Autour du prédicateur, quatre visages barbus et graves, parmi lesquels celui de
Mohamed mon père, quatre visages allongés sur lesquels se dessinait une même
angoisse que le cheikh attisait sans ménagement.
    « Partez, émigrez, laissez Dieu guider vos
pas, car si vous acceptez de vivre dans la soumission et l’humiliation, si vous
acceptez de vivre dans un pays où sont bafoués les préceptes de la Foi, où sont
insultés chaque jour le Livre et le Prophète – prière et salut sur
lui ! – vous donnerez de l’islam une image avilissante dont le
Très-Haut vous demandera des comptes au jour du Jugement. Il est dit dans le
Livre que ce jour-là l’ange de la mort vous interrogera : « La terre
de Dieu n’est-elle pas assez vaste ? Ne pouviez-vous pas quitter votre
pays pour chercher asile ailleurs ? » Désormais, vous aurez l’enfer
pour demeure. »
    C’est en cette année d’épreuves et de déchirements
que se terminait le délai de trois ans laissé aux Grenadins pour choisir la
soumission ou l’exil. Selon l’accord de capitulation, nous avions jusqu’au
début de l’année chrétienne 1495 pour nous décider, mais, comme la traversée
vers le Maghreb outre-mer s’avérait hasardeuse dès le mois d’octobre, il valait
mieux partir au printemps ou, au plus tard, en été. À celui qui voulait rester,
on avait tôt accolé le qualificatif déjà en usage pour désigner le musulman
habitant en territoire chrétien : « domestiqué »,
« mudajjan », un mot déformé par les Castillans en
« mudéjar ». En dépit de cette appellation infamante, bien des
Grenadins hésitaient.
    Le conciliabule dans le patio de notre maison d’Albaicin –
Dieu nous la rende ! – ressemblait à mille autres tenus cette
année-là dans notre ville pour débattre du sort de la communauté, parfois même
de celui d’un seul de ses membres. Astaghfirullah était présent chaque fois qu’il
le pouvait, le verbe haut mais la voix basse pour bien marquer qu’il était
désormais en pays ennemi. S’il n’avait pas encore pris la route de l’exil, se
hâtait-il de préciser, c’était uniquement pour détourner les hésitants du
chemin de la perdition.
    Des hésitants, il n’en manquait pas parmi ceux qui
étaient présents, à commencer par mon père, qui n’avait pas désespéré de
retrouver Warda et sa fille, qui s’était juré de ne pas partir sans les emmener
avec lui, au nez et à la barbe de tous les soldats de Castille et d’Aragon. À
force d’insister, visite après visite, il avait obtenu de Hamed le délivreur la
promesse de faire parvenir un message à sa concubine. Il avait également
réussi, moyennant une forte somme, à charger d’une mission semblable un
commerçant génois du nom de Bartolomé, installé depuis longtemps à Grenade et
qui avait fait fortune dans le rachat des captifs. Aussi ne voulait-il pas s’éloigner
avant d’avoir récolté, les fruits de ses coûteuses démarches. Sa mésaventure
avait fait de lui un autre homme. Insensible à la réprobation générale comme
aux larmes de Salma, il s’abritait dans son malheur des malheurs ambiants.
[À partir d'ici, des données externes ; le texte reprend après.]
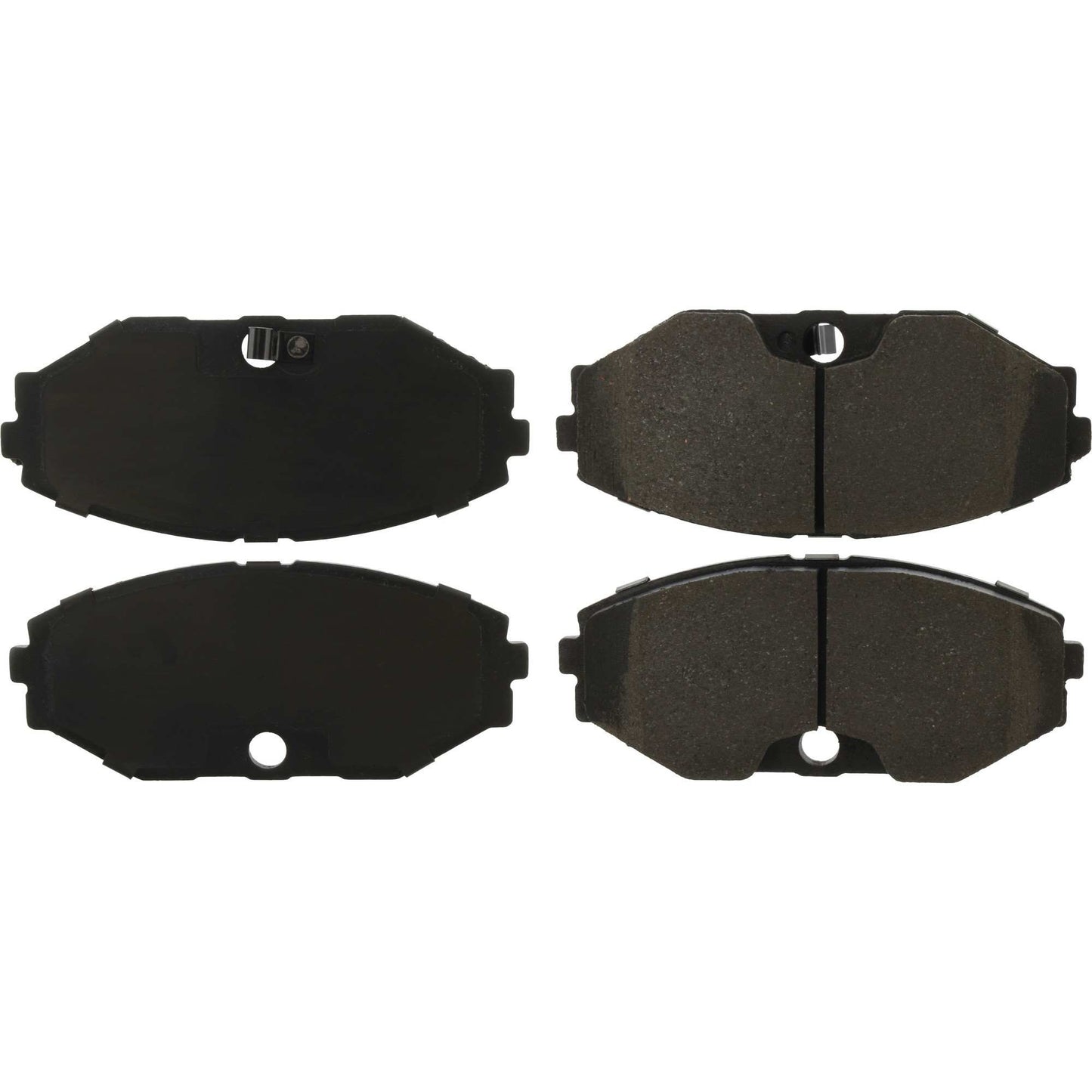 Centric Parts Disc Brake Pad Set with Advanced Ceramic Compounds 103.05870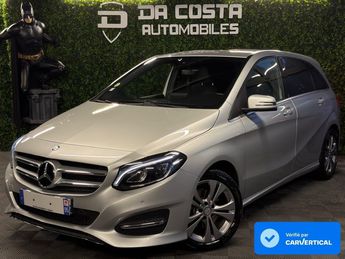voir détails -Mercedes Classe B II PHASE 2 200 CDI 2.2 136 Cv BOITE AUTO à Taverny (95) Voir détails -Mercedes Classe B II PHASE 2 200 CDI 2.2 136 Cv BOITE AUTO à Taverny (95)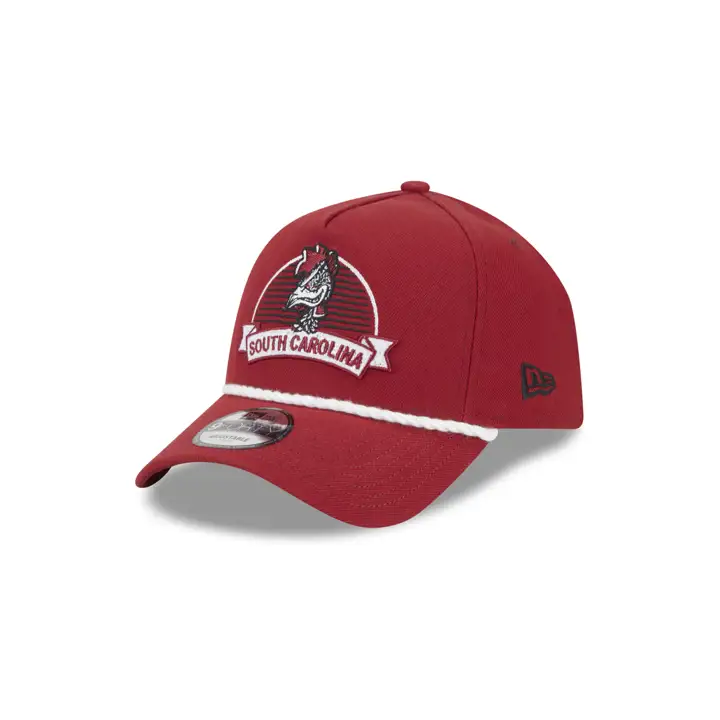 South Carolina Gamecocks NCAA Vault Rope Aframe CRIM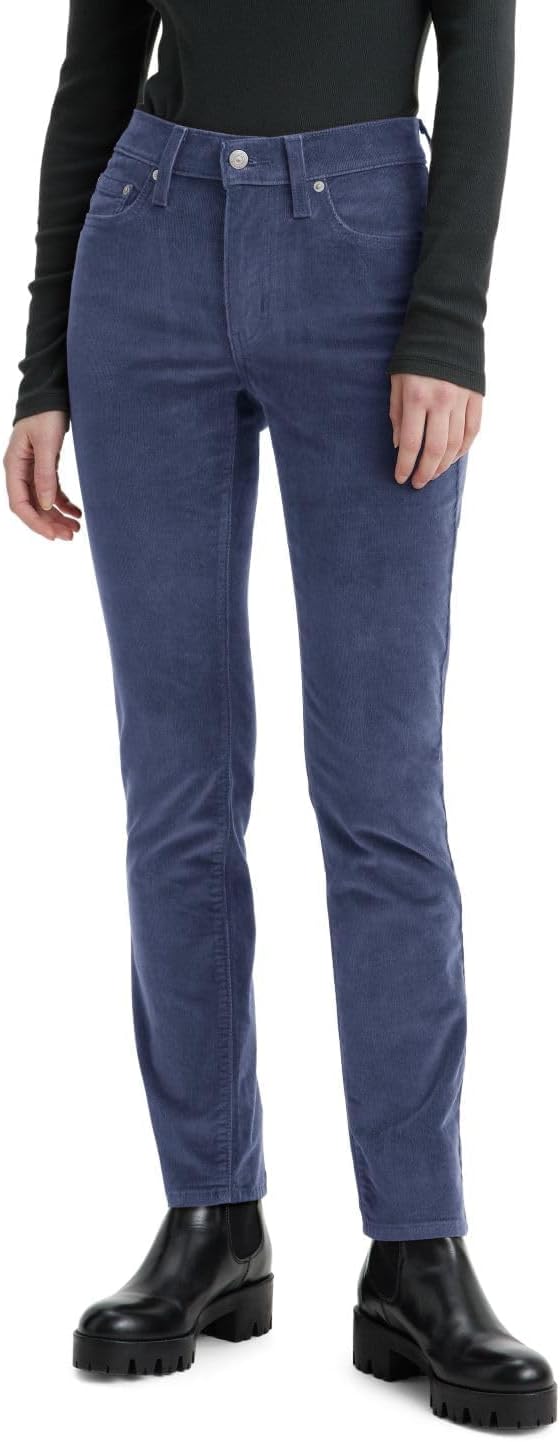 Levi's Women's 724 High Rise Straight Jeans for Effortless Style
    Hamza le barbier, notre voisin, avait d’autres
raisons d’hésiter. Il possédait des terres, achetées lopin après lopin en vingt
années de délicates et lucratives circoncisions, et se promettait de ne pas
émigrer avant d’avoir revendu à bon prix jusqu’au dernier pied de vigne ;
pour cela, il fallait attendre, car trop de partants, pressés de se mettre en
route, bradaient maintenant leurs champs, et les acheteurs étaient rois.
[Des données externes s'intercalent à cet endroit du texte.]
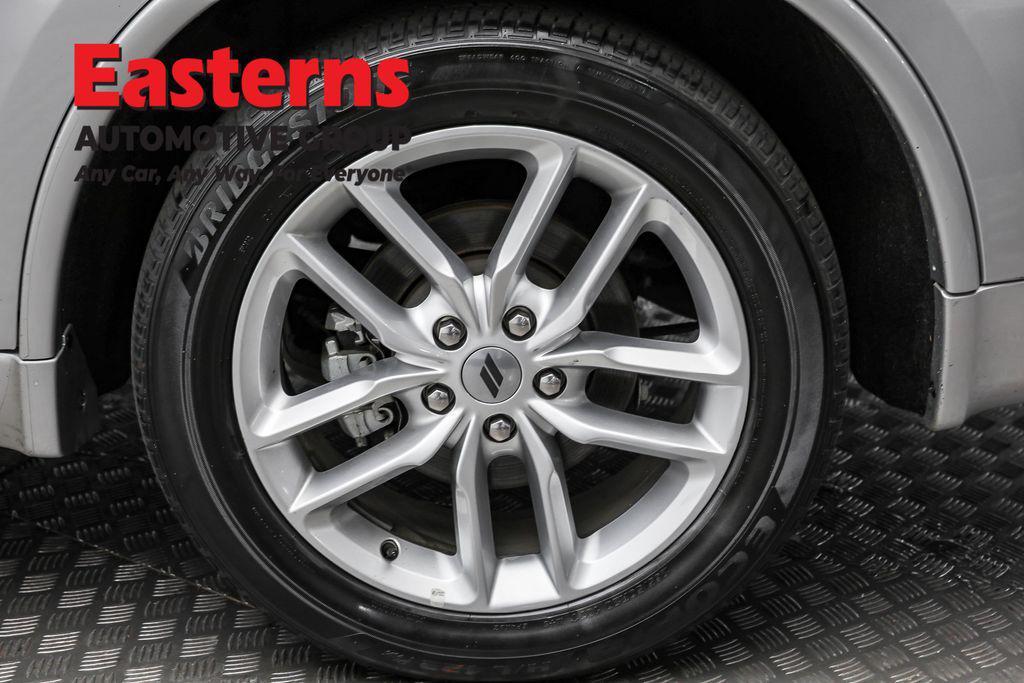 used 2024 Dodge Durango car, priced at $39,950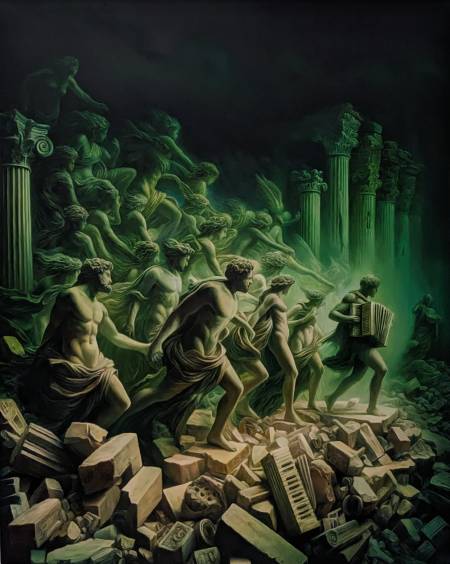 Фрагмент 2. Завлечённый. 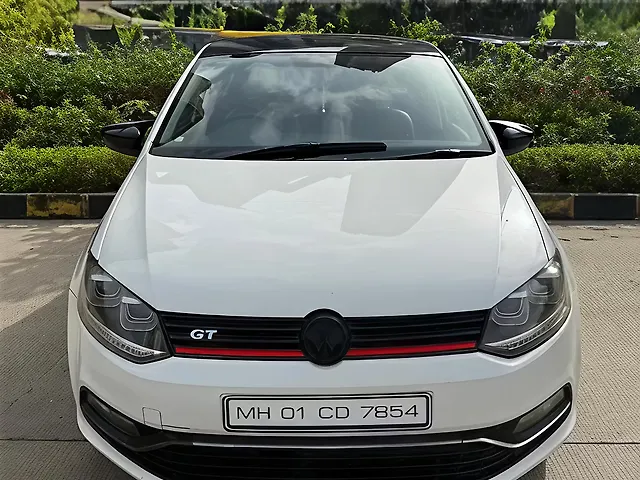 Used 2016 Volkswagen Polo in Mumbai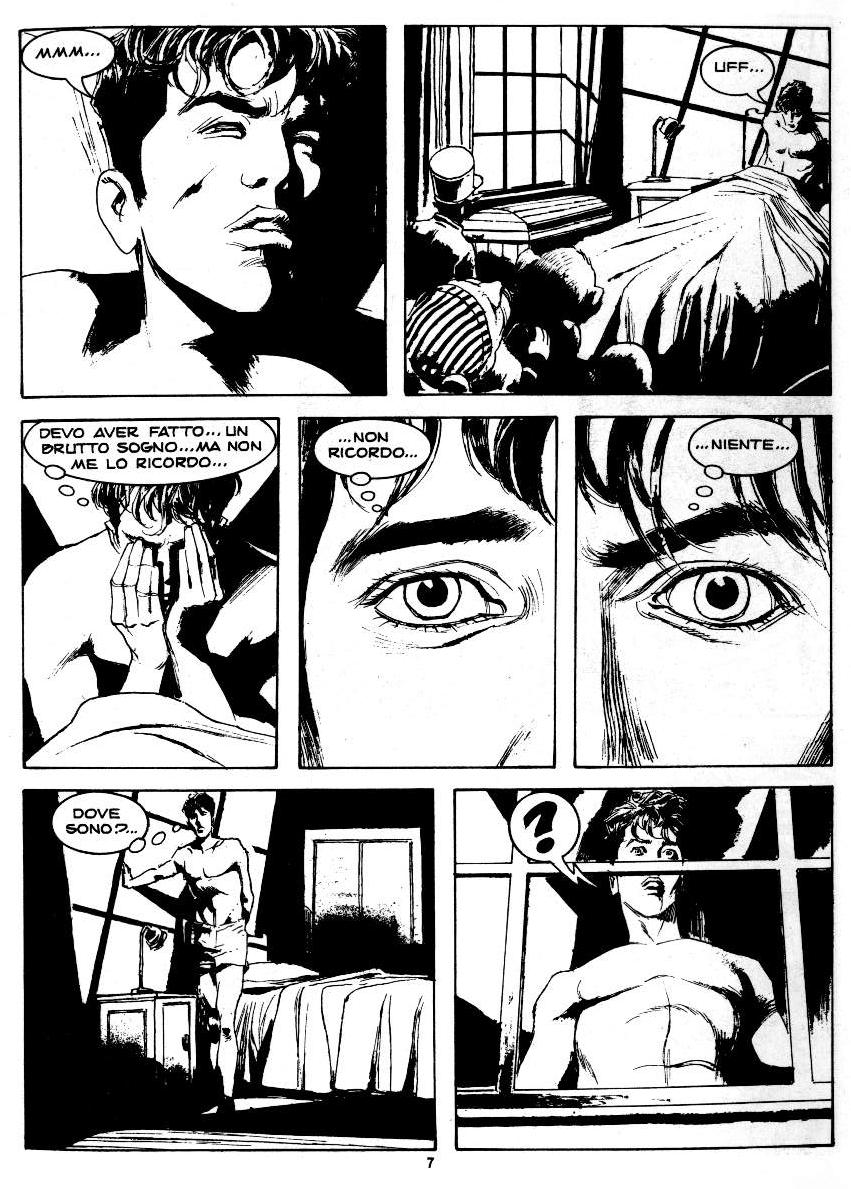 Dylan Dog (1986) issue 163 - Page 4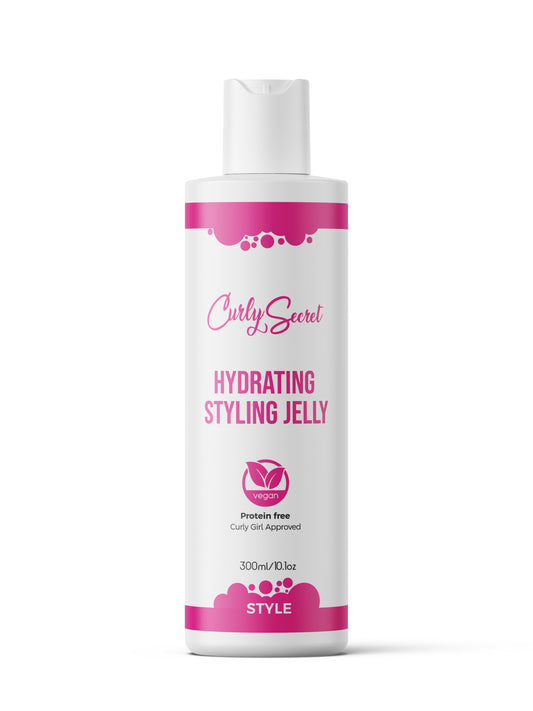 hydrating styling jelly curly secret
    « Je veux faire payer à ces maudits Roum le plus cher possible », se justifiait-il.
    Astaghfirullah, dont Hamza avait toujours été un
admirateur, voulait lui éviter de se retrouver en état d’impureté, lui dont la
lame avait purifié la moitié des garçons d’Albaicin.
    Un autre de nos voisins, Saad, vieux jardinier
récemment frappé de cécité, ne se sentait pas la force de partir.
    « On ne replante pas un vieil arbre hors de
son sol », répétait-il.
    Homme pieux, humble, et craignant Dieu en toutes
choses, il était venu entendre de la bouche du cheikh ce que préconisent pour
son cas les ulémas trempés dans la Parole et dans la juste Tradition.